I don't even know how to keep going anymore. I feel hopelessness and despair. And to be honest I just want it all to end. When I tell Evie that she immediately responds with:''WHAT? Kacey, don't say these things, please.''

''But it's true. I know I've got a few awesome people that care about me, like you, Elliott and dad, and you guys are the only thing keeping me here.''

''NO, don't say that. You're alright, it's gonna be OK, you'll see.''

''No, it won't. I'm an outcast, a weirdo, a freak.''

''NO, YOU ARE NOT. People just say these things because they don't understand you or know you or maybe they're even jealous. Who knows?''

''Ha, they're not jealous of me. Who would wanna be jealous of a thing like me?''

''OMG, don't say that seriously. Kacey you need to respect and LOVE yourself more.''

I know she's right. I don't love myself and I should. But I can't. Not the way I am. And she doesn't know who I really am. I mean, she knows I'm gay and all, but she's never seen me in person. I think this actually calms me down. Confiding in a person that has never seen you is waaay easier than standing right in front of someone and telling them your problems. I do wanna spare Elli my pain and misery and that's why I don't tell him about everything, but confiding in Evie is a whole different story. It relaxes me, and I know she can't really judge me.

However, that doesn't mean I don't want to meet her. I do. I just don't know whether to be excited or scared to meet her.

She says a few more 'inspiring' things, then has to go. But I don't feel much better than before. I know I have to fix it on my own. No one can do it for me, they can just help me.

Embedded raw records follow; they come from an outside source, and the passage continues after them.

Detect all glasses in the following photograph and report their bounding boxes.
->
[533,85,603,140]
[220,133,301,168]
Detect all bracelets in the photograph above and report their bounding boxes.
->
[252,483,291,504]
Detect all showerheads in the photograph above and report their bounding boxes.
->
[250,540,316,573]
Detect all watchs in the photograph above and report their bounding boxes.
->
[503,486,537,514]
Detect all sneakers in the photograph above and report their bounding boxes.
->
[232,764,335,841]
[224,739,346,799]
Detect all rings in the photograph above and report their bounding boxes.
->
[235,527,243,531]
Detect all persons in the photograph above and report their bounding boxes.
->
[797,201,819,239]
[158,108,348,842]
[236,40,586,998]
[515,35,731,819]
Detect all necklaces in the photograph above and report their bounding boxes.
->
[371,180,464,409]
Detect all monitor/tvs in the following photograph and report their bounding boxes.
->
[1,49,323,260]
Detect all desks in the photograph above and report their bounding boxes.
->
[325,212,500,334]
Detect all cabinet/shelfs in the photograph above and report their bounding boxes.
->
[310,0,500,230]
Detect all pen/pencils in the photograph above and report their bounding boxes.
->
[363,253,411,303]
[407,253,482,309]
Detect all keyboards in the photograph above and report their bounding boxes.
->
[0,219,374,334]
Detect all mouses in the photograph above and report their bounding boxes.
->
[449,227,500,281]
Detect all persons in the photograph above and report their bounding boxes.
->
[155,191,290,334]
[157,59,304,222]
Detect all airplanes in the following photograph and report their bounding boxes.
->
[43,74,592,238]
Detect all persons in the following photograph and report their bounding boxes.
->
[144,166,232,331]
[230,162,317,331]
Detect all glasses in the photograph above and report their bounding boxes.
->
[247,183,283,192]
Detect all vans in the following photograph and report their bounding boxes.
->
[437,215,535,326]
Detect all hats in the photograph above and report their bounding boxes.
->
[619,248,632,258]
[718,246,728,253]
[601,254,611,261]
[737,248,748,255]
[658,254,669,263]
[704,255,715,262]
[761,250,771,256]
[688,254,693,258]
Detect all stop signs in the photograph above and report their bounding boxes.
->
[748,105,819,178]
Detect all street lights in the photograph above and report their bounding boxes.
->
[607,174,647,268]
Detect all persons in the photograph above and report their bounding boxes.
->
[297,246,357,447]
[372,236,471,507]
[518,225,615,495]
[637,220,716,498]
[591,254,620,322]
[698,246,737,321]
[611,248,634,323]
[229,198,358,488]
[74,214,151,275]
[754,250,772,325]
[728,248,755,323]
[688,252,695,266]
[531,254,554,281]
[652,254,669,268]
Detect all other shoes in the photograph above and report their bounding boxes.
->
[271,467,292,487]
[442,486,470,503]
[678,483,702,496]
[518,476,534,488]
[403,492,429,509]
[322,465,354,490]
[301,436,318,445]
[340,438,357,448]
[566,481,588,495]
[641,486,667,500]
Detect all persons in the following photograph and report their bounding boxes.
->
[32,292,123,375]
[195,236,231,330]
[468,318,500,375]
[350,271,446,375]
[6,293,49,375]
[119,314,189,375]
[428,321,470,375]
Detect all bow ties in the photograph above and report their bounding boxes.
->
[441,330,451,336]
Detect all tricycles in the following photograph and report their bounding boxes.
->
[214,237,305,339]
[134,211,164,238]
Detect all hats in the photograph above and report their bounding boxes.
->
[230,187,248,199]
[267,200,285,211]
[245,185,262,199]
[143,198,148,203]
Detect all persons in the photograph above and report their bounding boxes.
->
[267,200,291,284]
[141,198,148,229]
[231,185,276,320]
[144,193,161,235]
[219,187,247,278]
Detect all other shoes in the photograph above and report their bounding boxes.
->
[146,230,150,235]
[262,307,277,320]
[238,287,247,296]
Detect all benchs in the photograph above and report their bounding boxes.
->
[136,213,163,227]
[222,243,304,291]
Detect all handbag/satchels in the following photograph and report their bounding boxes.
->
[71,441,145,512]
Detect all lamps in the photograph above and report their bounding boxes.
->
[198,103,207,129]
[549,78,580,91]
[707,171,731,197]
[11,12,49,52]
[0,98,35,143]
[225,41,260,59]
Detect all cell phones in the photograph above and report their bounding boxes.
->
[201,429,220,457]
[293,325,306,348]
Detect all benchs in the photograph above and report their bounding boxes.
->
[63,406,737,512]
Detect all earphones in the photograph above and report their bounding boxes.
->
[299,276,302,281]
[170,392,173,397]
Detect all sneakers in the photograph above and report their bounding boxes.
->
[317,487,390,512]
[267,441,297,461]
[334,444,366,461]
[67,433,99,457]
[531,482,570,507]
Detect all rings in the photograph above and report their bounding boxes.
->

In the right moment Elliott calls. I pick up and he says loudly:''Heey K, are you better?''

''Yeah, I am.'' I lie.

''Great. You wanna go out tonight? There's a party at Michael's.''

I know he wants to go out with me more, because he's been asking me that a lot lately. But I don't feel like it. I just wanna stay at home and feel sorry for myself. I know it sound pathetic, but I don't want to see the looks on people's faces any more than I already have to in school. But most of all I don't want to run into Ashley, especially if Elli is with me. And she is at EVERY party. EVERY. And she dominates them.

''Oh, I don't really feel like it, but you can go if you want to.''

I hear him sight and I know it's probably in disappointment. So I say:''I'm sorry.''

''No, no, don't be K, it's OK. It'll probably suck anyway. If you're not going, I'm not going either. But can I come over? I think I have some news about that Evie you're talking to.''

I am instantly filled with positive expectation and joy. But I hear the voice of his tone change when he says that last sentence. It's funny. He's supposed to be happy for me, but it almost feels like he is ... angry. I let it go and focus on the good news.

''Yeah, sure, come here, you know you're always welcome.''

''K, be there in 20.''

I hope he's found her. I hope I'll finally meet her. My Evie.